▶ _Job_
Lay out every line of the data below as a numbered list, leaving out the blank lines.

[Entries listed in a dataset]
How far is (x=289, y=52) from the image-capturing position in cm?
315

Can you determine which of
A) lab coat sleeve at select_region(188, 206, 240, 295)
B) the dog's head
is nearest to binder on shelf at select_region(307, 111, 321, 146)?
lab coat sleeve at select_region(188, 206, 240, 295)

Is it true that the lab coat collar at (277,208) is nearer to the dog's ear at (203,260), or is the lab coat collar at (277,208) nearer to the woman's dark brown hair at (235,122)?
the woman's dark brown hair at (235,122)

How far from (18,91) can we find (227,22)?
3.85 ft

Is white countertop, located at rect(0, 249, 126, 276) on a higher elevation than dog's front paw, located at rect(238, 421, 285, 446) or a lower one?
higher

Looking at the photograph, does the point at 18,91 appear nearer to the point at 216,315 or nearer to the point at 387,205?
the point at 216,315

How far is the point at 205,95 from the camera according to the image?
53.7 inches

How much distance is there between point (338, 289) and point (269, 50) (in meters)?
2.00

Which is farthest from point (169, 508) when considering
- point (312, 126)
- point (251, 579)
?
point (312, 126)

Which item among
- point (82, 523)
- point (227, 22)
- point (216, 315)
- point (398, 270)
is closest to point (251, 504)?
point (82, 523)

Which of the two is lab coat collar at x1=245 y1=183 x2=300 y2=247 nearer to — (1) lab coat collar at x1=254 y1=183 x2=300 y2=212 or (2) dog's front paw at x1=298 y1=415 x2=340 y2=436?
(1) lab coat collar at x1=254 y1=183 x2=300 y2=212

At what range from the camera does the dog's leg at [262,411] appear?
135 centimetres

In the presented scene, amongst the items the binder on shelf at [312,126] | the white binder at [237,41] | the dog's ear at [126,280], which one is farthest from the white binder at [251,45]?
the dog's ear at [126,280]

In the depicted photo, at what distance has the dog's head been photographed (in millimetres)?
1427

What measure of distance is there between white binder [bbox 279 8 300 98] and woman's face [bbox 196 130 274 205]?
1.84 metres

▶ _Output below_
1. How far is (x=289, y=52) from the image-capturing position in cm?
2. 315
3. Can you determine which of
4. A) lab coat sleeve at select_region(188, 206, 240, 295)
5. B) the dog's head
6. is nearest to binder on shelf at select_region(307, 111, 321, 146)?
7. lab coat sleeve at select_region(188, 206, 240, 295)
8. Is it true that the lab coat collar at (277,208) is nearer to the dog's ear at (203,260), or is the lab coat collar at (277,208) nearer to the woman's dark brown hair at (235,122)?
9. the woman's dark brown hair at (235,122)
10. How far from (18,91) can we find (227,22)?
11. 3.85 ft
12. Is white countertop, located at rect(0, 249, 126, 276) on a higher elevation than dog's front paw, located at rect(238, 421, 285, 446) or a lower one?
13. higher
14. Looking at the photograph, does the point at 18,91 appear nearer to the point at 216,315 or nearer to the point at 387,205?
15. the point at 216,315
16. How far is the point at 205,95 from the camera according to the image?
17. 53.7 inches
18. How much distance is there between point (338, 289) and point (269, 50) (in meters)?
19. 2.00
20. Which is farthest from point (169, 508) when considering
21. - point (312, 126)
22. - point (251, 579)
23. ?
24. point (312, 126)
25. Which item among
26. - point (82, 523)
27. - point (227, 22)
28. - point (216, 315)
29. - point (398, 270)
30. is closest to point (251, 504)?
31. point (82, 523)
32. Which of the two is lab coat collar at x1=245 y1=183 x2=300 y2=247 nearer to — (1) lab coat collar at x1=254 y1=183 x2=300 y2=212 or (2) dog's front paw at x1=298 y1=415 x2=340 y2=436?
33. (1) lab coat collar at x1=254 y1=183 x2=300 y2=212
34. At what range from the camera does the dog's leg at [262,411] appear?
35. 135 centimetres
36. In the presented scene, amongst the items the binder on shelf at [312,126] | the white binder at [237,41] | the dog's ear at [126,280], which one is farthest from the white binder at [251,45]?
37. the dog's ear at [126,280]
38. In the depicted photo, at what distance has the dog's head been photographed (in millimetres)?
39. 1427
40. What measure of distance is there between white binder [bbox 279 8 300 98] and woman's face [bbox 196 130 274 205]?
41. 1.84 metres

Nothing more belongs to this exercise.